Stated goal — Extract the items word for word, starting at the line that contains "What measure of" and ending with the last line of the items, both included.

---- Dataset records

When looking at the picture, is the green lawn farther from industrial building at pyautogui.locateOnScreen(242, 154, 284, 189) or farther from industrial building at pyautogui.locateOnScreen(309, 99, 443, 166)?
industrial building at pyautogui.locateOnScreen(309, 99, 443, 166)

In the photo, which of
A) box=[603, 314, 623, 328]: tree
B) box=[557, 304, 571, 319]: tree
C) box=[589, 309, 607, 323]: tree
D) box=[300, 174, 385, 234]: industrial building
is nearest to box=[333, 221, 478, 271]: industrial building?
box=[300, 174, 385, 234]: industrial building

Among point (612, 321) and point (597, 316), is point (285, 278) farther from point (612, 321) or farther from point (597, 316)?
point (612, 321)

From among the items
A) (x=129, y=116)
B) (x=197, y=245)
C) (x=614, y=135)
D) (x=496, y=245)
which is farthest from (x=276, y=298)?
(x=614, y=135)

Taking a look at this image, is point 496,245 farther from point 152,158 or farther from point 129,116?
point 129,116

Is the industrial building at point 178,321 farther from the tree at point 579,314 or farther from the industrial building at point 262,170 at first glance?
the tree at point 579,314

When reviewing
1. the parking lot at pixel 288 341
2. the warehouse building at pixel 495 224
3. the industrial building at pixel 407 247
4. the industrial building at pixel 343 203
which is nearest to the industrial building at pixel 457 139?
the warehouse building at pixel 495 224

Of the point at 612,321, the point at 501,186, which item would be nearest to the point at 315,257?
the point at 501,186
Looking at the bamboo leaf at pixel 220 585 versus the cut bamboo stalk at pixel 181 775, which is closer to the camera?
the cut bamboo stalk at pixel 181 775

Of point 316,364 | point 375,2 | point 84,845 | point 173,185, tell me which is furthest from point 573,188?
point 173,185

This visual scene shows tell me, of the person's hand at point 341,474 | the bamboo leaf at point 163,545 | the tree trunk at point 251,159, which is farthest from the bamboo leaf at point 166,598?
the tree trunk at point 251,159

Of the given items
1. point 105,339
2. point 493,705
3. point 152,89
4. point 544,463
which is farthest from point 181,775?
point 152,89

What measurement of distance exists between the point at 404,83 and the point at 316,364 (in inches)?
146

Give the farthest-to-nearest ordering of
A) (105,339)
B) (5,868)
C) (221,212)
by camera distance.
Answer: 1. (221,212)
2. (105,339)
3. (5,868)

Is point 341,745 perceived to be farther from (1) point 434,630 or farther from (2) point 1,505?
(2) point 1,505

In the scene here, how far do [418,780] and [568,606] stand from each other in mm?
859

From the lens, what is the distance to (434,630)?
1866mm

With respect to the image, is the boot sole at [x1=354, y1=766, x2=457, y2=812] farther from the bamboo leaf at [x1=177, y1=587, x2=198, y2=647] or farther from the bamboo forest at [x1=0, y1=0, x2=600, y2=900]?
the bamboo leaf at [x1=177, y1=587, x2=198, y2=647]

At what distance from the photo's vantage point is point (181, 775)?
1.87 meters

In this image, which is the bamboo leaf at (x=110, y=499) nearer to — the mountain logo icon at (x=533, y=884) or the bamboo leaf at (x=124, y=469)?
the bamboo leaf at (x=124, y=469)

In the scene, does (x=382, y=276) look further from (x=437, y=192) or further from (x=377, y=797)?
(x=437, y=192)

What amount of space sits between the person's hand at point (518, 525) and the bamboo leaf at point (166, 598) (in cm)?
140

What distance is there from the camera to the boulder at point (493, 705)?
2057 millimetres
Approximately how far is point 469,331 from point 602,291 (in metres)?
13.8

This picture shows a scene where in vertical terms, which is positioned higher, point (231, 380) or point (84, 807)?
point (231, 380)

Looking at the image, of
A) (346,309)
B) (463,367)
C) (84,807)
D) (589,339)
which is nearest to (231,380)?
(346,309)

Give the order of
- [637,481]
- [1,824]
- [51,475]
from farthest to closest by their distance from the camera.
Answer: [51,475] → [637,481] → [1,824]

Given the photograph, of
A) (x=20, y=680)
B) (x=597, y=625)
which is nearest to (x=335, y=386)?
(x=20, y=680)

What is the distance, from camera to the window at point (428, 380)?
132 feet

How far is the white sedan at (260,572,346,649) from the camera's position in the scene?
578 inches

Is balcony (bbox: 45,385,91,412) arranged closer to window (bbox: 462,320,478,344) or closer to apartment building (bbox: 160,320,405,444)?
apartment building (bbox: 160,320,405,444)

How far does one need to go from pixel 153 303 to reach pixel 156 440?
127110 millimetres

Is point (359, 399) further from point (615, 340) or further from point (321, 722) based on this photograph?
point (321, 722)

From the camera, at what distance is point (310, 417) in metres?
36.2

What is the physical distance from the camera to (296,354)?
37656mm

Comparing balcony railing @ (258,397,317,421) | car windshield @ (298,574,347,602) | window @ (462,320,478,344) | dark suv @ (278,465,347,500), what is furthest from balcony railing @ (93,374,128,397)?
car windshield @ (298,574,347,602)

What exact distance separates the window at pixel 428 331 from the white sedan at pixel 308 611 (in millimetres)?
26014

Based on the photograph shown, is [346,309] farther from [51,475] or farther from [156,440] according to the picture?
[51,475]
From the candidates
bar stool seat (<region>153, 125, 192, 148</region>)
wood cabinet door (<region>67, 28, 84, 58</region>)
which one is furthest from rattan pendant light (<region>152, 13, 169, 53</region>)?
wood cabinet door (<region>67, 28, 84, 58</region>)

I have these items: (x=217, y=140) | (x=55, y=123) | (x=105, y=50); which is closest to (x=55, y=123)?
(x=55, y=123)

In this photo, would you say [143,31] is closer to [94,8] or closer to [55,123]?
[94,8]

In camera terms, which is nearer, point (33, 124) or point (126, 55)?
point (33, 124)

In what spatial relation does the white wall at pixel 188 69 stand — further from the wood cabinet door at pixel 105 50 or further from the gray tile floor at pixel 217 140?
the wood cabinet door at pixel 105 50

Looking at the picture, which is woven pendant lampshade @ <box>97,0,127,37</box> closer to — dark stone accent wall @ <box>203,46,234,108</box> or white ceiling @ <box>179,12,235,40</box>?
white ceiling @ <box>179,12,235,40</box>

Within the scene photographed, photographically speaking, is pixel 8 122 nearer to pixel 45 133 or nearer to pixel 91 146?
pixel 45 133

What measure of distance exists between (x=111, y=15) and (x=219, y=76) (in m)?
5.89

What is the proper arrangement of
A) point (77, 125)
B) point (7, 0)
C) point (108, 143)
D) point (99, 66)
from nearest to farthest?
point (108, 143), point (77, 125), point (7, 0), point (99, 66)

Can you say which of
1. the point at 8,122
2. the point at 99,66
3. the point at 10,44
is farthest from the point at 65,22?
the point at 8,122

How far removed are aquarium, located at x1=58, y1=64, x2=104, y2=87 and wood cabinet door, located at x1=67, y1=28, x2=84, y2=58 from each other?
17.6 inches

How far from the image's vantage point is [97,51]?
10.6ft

--------

Exercise response —
What measure of distance exists between (x=111, y=15) and (x=219, y=76) (in m)?
5.89

What is the proper arrangement of
A) point (77, 125)
B) point (7, 0)
C) point (108, 143)
D) point (99, 66)
from nearest to farthest?
point (108, 143), point (77, 125), point (7, 0), point (99, 66)

Can you say which of
1. the point at 8,122
2. the point at 99,66
3. the point at 10,44
is farthest from the point at 65,22?
the point at 8,122

How far removed are aquarium, located at x1=58, y1=64, x2=104, y2=87 and wood cabinet door, located at x1=67, y1=28, x2=84, y2=58 from each other?
17.6 inches

How far from the image's vantage point is [97,51]?
10.6ft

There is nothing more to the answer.